Peter Gao
May 5, 2021
13 min

How To Set Up An ML Data Labeling System

ML models need labeled data for a variety of tasks and modalities. Left: video labeling with Right: named entity recognition for text with tagtog.

Most production machine learning applications today are based on supervised learning. In this setup, a machine learning model trains on a set of labeled training data in order to learn how to do a certain task. For example, an ML model may train on images that are labeled with the type of pet in that image so that the trained model can tell you what pets are present in a set of unlabeled imagery.

To get labeled training data, ML teams often rely on human annotators who label examples for the model to train on. At the beginning, the labeling “team” may consist of a single ML engineer drawing boxes on images for hours at a time. As systems become more mature, teams want to produce higher volumes of labeled data by leveraging automation and relying on large operational workforces.
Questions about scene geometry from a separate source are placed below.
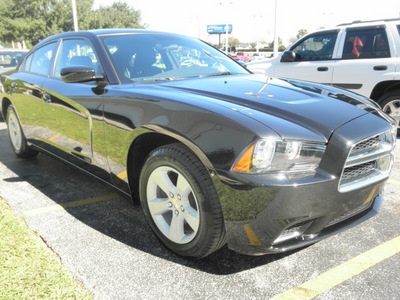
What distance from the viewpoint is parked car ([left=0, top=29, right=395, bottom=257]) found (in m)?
1.79

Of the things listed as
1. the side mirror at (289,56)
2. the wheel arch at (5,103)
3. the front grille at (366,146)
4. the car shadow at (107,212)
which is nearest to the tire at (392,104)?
the side mirror at (289,56)

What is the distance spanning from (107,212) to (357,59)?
4781mm

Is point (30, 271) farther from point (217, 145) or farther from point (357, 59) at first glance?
point (357, 59)

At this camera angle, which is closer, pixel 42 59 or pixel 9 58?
pixel 42 59

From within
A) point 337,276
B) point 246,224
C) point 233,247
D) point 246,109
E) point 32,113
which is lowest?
point 337,276

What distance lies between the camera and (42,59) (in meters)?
3.83

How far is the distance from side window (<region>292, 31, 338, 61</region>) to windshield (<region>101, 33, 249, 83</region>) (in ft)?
10.5

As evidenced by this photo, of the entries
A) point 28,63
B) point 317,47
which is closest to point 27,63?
point 28,63

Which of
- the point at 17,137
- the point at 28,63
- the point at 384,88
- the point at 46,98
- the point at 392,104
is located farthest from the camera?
the point at 384,88

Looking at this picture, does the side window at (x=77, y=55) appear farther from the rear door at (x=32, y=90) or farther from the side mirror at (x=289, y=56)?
the side mirror at (x=289, y=56)

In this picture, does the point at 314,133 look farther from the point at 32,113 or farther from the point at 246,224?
the point at 32,113

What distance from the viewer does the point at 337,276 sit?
2.07 metres

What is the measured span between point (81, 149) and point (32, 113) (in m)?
1.17

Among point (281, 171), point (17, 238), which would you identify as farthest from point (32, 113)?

Conceptually, a labeling system is simple: a user should be able to send data to a labeling system and get back labels for that data. However, there’s many ways to set up a labeled data pipeline depending on your problem setup and requirements. To help you choose what’s right for you, here’s some lessons we’ve learned on how to set up a great ML data labeling system.

What Do You Want From Labeling?

Before we talk about different labeling setups, we should talk about the factors we should evaluate when looking at a labeling system.

  • Accuracy: A labeling system should label data accurately and consistently, otherwise your model will learn to do the wrong thing! For example, if a datapoint is labeled as fraud, you want to be sure that it’s actually fraud and not a mistake by the labeler, otherwise your trained model may make similar mistakes when it runs in production. While labeling systems will inevitably have some error rate, there’s nothing worse than not knowing if you can trust your data and your metrics due to poor label accuracy!
  • Speed: Data should be labeled quickly and in large quantities. Some applications use labeling as QA of live model predictions and require close to real-time response times (within an hour). However, labeling for offline training workflows can sacrifice latency for throughput. Quantities of labels can range from hundreds of examples to hundreds of thousands of examples a week.
  • Cost: Labels should be produced at low cost in time and money. Labeling costs time because it usually requires engineering time to set up data pipelines and operational time to do the actual labeling. This time costs money, whether it’s from directly employing people or by contracting with an external provider.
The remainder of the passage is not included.